Compelling evidences indicate a key role for regulatory T cells (T_regs) on the host response to cancer and recent studies indicated that the generation of effective WT1-specific cytotoxic T cells can be largely affected by the presence of T_regs. This is the first study to describe human T_regs generated specifically against the WT1 antigen which is overexpressed in several human leukemias and provide the mechanism by which these anti-WT1 T_regs inhibit the immune response in leukemia patients. We have generated T cell lines and clones that specifically recognized a WT1-84 peptide in an HLA DRB1*0402/TCR-Vb8-restricted manner.
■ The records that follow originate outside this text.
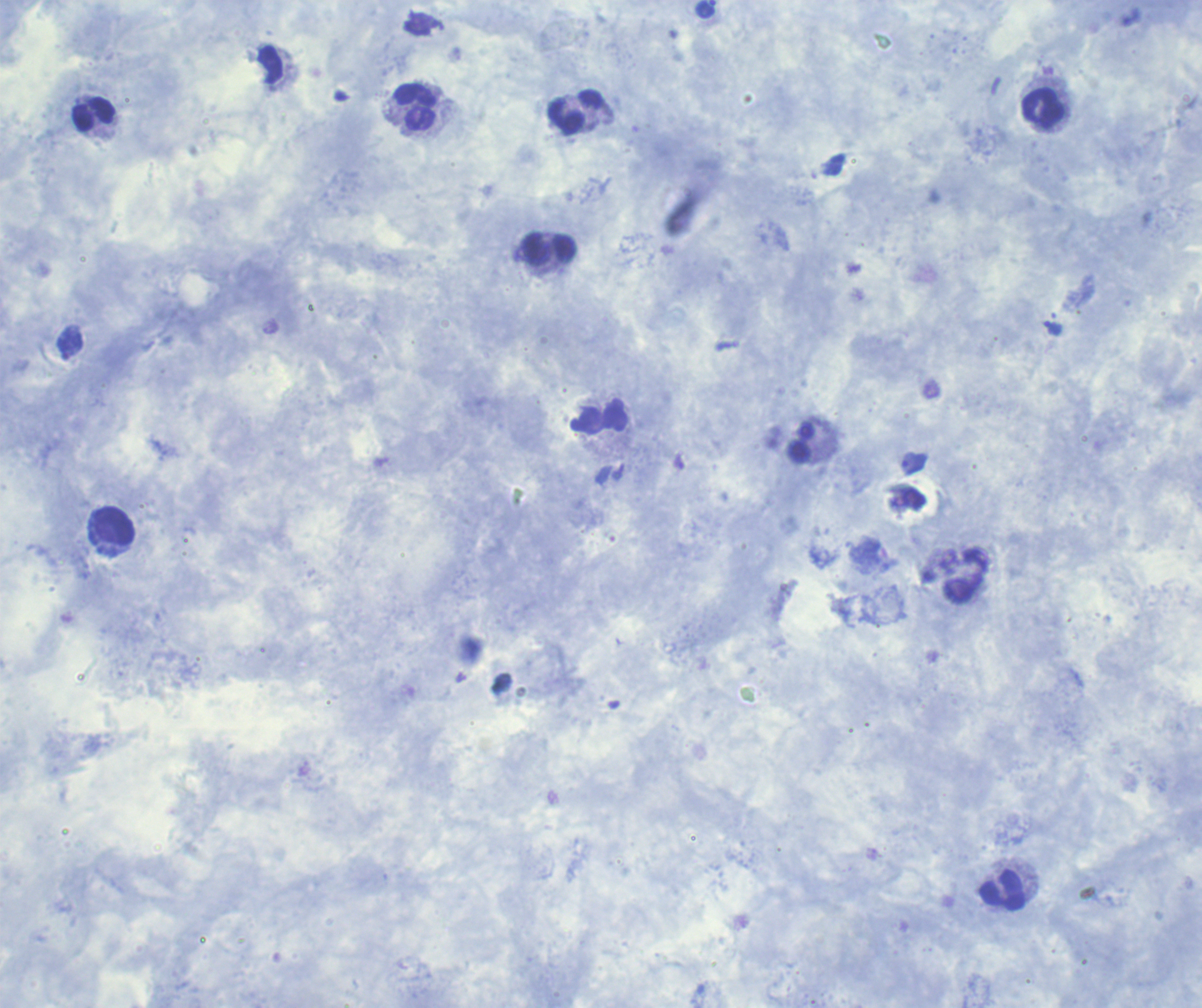

Approximate centers as (x, y) in pixels.
Summary:
  - Leukocyte locations: (415, 107), (1043, 108), (576, 112), (94, 114), (549, 249), (599, 417), (115, 525), (1003, 890)
  - Trophozoite locations: (706, 9), (421, 24), (1053, 329), (914, 464)
  - Stain: Romanowsky
  - Background quality: good
  - Result: positive for Plasmodium parasites
  - Magnification: 100x
  - Field of view: single
  - Preparation: thick smear of blood
  - Image size: 1202×1008 pixels
  - Coloration quality: good
  - Context: previously used in a real diagnosis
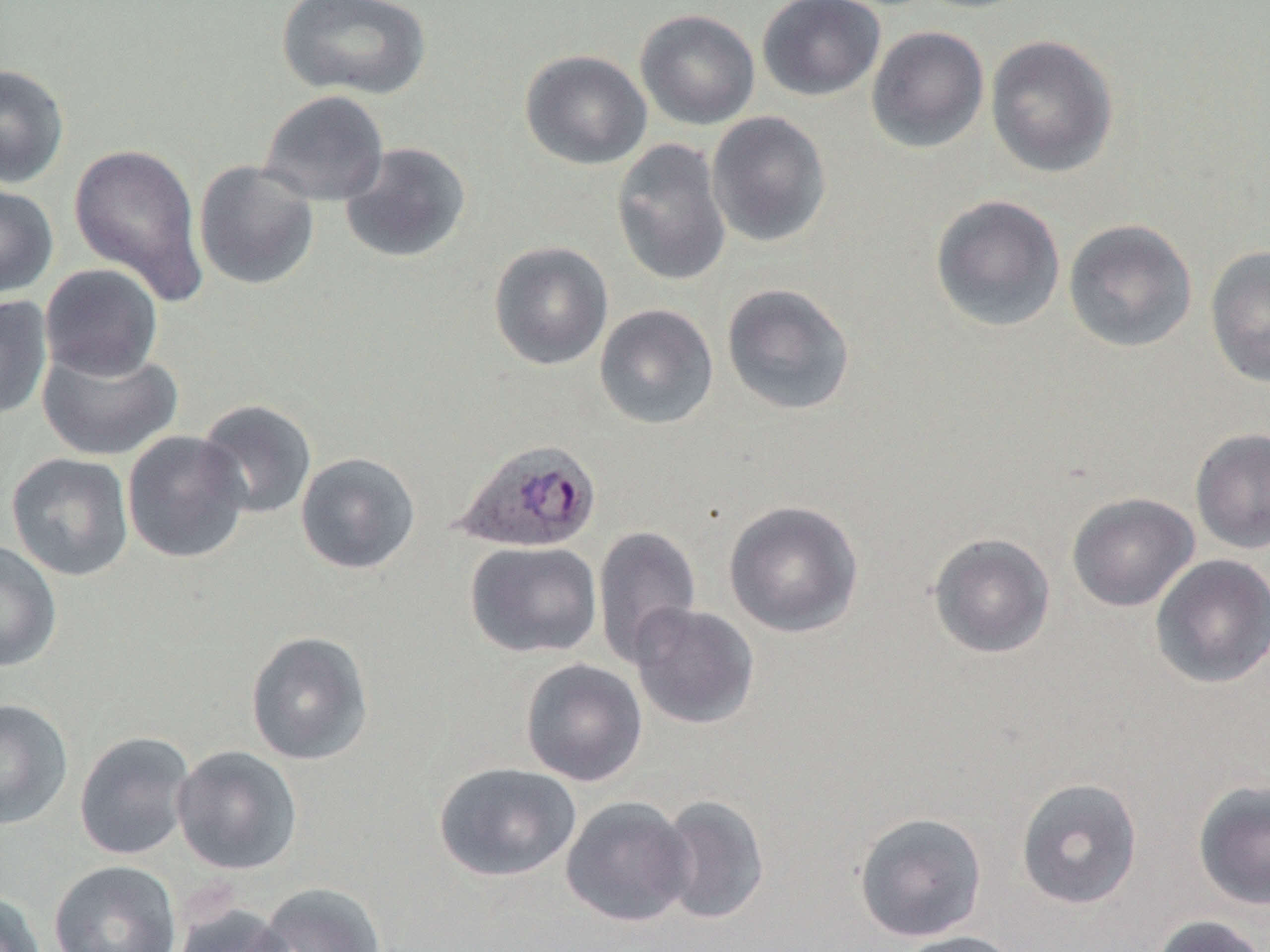

Approximate bounding boxes as (x1,y1)-(x2,y2) corner pairs in pixels. Uninfected red blood cell locations: (276,0)-(432,100), (757,0)-(886,101), (635,9)-(760,130), (865,25)-(990,154), (985,34)-(1119,178), (520,49)-(652,170), (0,63)-(69,188), (258,90)-(390,206), (706,111)-(832,248), (611,137)-(732,287), (339,142)-(472,264), (68,143)-(207,303), (193,160)-(320,290), (0,183)-(58,298), (929,194)-(1066,333), (1063,218)-(1198,353), (488,241)-(614,370), (1204,246)-(1270,388), (39,263)-(163,381), (721,282)-(856,417), (0,295)-(53,421), (594,303)-(719,430), (37,342)-(183,462), (195,399)-(318,520), (1190,428)-(1270,555), (122,429)-(251,564), (6,452)-(134,582), (295,452)-(421,575), (1067,492)-(1199,612), (723,499)-(865,638), (592,525)-(702,669), (927,533)-(1055,659), (0,539)-(62,672), (465,540)-(603,659), (1150,554)-(1270,690), (627,602)-(759,729), (245,630)-(374,765), (519,658)-(648,787), (0,698)-(74,830), (73,730)-(195,860), (171,745)-(303,876), (432,761)-(582,883), (1015,777)-(1143,910), (1192,779)-(1270,911), (654,794)-(770,925), (560,795)-(694,927), (854,811)-(988,942), (48,860)-(182,952), (253,883)-(387,952), (0,890)-(48,952), (171,902)-(297,952), (1148,914)-(1268,952), (890,930)-(1026,952). Plasmodium ovale-infected red blood cell locations: (451,437)-(602,554). Slide-level diagnosis: Plasmodium ovale. Image is 1270×952 pixels. Thin blood smear. Optical microscopy. One field of a larger specimen. Captured at 1000x magnification.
Importantly, they recognized HLADRB1* 04-matched fresh leukemic cells expressing the WT1 antigen. These clones exerted a Th2 cytokine profile, had a CD4⁺CD25⁺Foxp3⁺GITR⁺CD127⁻ T_regs phenotype, and significantly inhibited the proliferative activity of allogeneic T cells independently of cell-contact. Priming of allo-reactive T cells in the presence of T_regs strongly inhibited the expansion of NK; NK-T and CD8⁺ T cells, had an inhibitory effect on NK/NK-T cytotoxic activity but not on CD8⁺ T cells. Furthermore, priming of T cells with the WT1- 126 HLA-A0201-restricted peptide in the presence of T_regs strongly inhibited the induction of anti-WT1-126 CD8+ CTL responses as evidenced by both very low cytotoxic activity and IFN-g production. Moreover, these T_regs clones specifically produced Granzyme-B and selectively induced apoptosis in WT1-84 pulsed-autologous APCs but not in apoptoticresistant DR4-matched leukemic cells. Importantly, we have also detected anti-WT1-84 IL-5⁺/Granzyme-B⁺/Foxp3⁺ CD4⁺ T_regs in 5 out of 8 HLA-DR4⁺ AML patients. These findings suggest a critical role for anti-WT1 T_regs in the inhibition of T cell responses against leukemia. This study may have important implications for the clinical manipulation of T_regs such as immuno-targeting of TCR-Vb-8 with mAbs to eliminate anti-WT1 T_regs in leukemia patients in order to enhance GVL before vaccination with the WT1 antigen. On the other hand, leukemia patients with GVHD should be clinically-tried for vaccination with the current WT1-84 peptide or adoptively-treated with ex-vivo anti-WT1 T_reg cells to specifically enhance their frequency, which is known to be very low in these patients.